A quoi sert-elle cependant, cette conférence invoquée comme la ressource suprême de la paix? Elle n’est à tout prendre qu’un grand malentendu. La plupart des puissances n’ont évidemment d’autre pensée que d’empêcher la guerre en désintéressant la Russie par les plus amples concessions, en s’efforçant de la retenir dans la sphère d’une action européenne toute morale, assez fortement organisée pour peser sur la Porte-Ottomane; la Russie n’a visiblement d’autre préoccupation que d’entraîner l’Europe à sa suite, de l’amener à préciser des conditions, qu’elle se réserve, quant à elle, le droit d’interpréter et d’imposer, fût-ce par les armes. Le malentendu est sensible, il va éclater d’une manière frappante, et c’est ainsi que se déroule cette campagne diplomatique à travers les réunions des trois empereurs, les délibérations européennes la note Andrassy, le mémorandum de Berlin, la mission Soumarokof, les négociations de Livadia, la conférence de Constantinople, le voyage du général Ignatief, jusqu’à ce protocole du 31 mars d’où se dégage la pensée persévérante d’intervention militaire, qui n’a cessé d’animer la Russie et qui a rendu tout impossible.

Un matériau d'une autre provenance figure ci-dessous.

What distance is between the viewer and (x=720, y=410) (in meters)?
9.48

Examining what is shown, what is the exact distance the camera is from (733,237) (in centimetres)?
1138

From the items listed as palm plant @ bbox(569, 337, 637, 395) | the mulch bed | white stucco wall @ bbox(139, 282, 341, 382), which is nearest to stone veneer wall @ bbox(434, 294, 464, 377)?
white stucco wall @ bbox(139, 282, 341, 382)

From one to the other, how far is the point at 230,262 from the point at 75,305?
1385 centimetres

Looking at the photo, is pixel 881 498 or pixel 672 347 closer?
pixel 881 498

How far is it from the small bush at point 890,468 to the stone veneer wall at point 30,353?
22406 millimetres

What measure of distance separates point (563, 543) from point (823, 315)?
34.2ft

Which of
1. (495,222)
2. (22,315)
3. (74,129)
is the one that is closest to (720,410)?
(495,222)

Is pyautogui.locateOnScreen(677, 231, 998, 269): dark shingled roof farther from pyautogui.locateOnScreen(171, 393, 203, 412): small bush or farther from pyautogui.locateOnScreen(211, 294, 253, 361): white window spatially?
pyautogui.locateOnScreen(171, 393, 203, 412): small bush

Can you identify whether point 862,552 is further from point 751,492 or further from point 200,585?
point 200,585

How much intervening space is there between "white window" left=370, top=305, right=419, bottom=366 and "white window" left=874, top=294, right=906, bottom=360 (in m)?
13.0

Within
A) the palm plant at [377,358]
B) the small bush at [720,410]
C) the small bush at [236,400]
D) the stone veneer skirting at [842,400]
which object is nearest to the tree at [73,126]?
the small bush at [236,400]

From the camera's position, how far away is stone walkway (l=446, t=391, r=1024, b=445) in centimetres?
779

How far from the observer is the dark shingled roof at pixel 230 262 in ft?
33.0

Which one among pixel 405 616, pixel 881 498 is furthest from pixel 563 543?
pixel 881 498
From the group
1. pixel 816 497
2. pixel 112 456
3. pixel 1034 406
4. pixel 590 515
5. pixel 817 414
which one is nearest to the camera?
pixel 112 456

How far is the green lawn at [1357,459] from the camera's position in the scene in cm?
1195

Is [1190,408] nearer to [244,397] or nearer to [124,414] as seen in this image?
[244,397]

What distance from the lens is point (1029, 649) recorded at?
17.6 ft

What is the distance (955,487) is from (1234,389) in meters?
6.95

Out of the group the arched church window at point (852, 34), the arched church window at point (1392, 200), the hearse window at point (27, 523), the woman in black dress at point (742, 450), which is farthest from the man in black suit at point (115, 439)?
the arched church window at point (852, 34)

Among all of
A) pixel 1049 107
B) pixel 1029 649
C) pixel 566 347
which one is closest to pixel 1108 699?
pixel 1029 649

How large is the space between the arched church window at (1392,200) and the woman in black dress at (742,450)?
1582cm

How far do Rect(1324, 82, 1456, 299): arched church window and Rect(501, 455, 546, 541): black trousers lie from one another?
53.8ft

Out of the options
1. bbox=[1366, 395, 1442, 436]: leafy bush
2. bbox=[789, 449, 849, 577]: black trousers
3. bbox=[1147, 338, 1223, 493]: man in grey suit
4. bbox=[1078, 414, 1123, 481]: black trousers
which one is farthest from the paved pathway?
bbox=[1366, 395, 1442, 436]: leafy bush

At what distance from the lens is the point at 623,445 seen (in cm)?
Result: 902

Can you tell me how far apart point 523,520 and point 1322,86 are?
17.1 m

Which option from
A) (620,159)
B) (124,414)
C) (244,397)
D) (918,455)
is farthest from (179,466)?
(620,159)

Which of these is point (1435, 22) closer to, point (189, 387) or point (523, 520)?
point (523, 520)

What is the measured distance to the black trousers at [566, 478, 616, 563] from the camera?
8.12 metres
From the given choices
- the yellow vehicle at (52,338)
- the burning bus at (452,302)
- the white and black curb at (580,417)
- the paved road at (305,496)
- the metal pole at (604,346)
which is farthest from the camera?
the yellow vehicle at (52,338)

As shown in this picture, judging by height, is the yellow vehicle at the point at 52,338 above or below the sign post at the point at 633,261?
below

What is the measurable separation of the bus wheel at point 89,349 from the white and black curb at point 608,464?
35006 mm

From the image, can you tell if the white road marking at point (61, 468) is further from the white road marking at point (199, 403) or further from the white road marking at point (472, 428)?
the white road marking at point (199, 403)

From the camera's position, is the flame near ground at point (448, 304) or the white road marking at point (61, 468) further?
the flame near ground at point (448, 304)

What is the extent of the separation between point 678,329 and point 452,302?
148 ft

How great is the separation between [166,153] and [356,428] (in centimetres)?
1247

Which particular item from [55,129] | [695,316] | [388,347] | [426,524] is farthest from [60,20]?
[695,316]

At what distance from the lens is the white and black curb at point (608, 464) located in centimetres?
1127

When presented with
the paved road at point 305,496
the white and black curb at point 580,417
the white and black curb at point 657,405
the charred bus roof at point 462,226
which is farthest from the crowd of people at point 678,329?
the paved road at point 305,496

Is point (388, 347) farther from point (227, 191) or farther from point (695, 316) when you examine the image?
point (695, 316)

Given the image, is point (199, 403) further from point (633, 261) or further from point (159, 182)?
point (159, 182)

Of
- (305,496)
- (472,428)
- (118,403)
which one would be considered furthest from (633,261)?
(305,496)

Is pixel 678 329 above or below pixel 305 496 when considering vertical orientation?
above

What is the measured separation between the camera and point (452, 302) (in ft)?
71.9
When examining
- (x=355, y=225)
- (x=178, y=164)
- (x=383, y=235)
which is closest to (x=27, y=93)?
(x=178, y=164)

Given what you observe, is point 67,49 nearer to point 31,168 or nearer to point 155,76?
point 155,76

Assurément, nous ne dirons pas le contraire, les Turcs n’ont rien fait pour détourner la crise qui les menaçait et ils ont tout fait pour la rendre plus périlleuse. Si un instant ils ont déployé contre les Serbes une vitalité militaire dont ils ont grand besoin aujourd’hui contre les Russes, s’ils ont montré jusqu’au bout dans leur diplomatie une dextérité et une conviction dignes d’une meilleure cause, si en un mot ils ont soutenu cette campagne de deux ans sans trop d’inégalité, ils n’ont pas su même s’assurer les avantages de leur position. Après avoir épuisé le discrédit sous toutes les formes, ils n’ont pas eu la prudence ou l’habileté de se concilier des appuis par des satisfactions opportunes. Ils n’ont pas compris qu’au lieu de pallier des excès qui les compromettent et de chercher un abri contre toutes les réclamations dans des profusions de réformes auxquelles on ne croit pas encore, ils étaient les premiers intéressés à désarmer l’Europe par des concessions précises, pratiques, dont la plupart des cabinets leur auraient su gré. Ils ont mis un fatalisme orgueilleux à tenir en échec la diplomatie, à éluder des propositions, à décliner tous les conseils, même quand ces conseils venaient de ceux qui ont plus d’une fois défendu leur indépendance, et ils se sont exposés à rester seuls dans une lutte terrible qu’il n’y a plus eu aucun moyen de prévenir.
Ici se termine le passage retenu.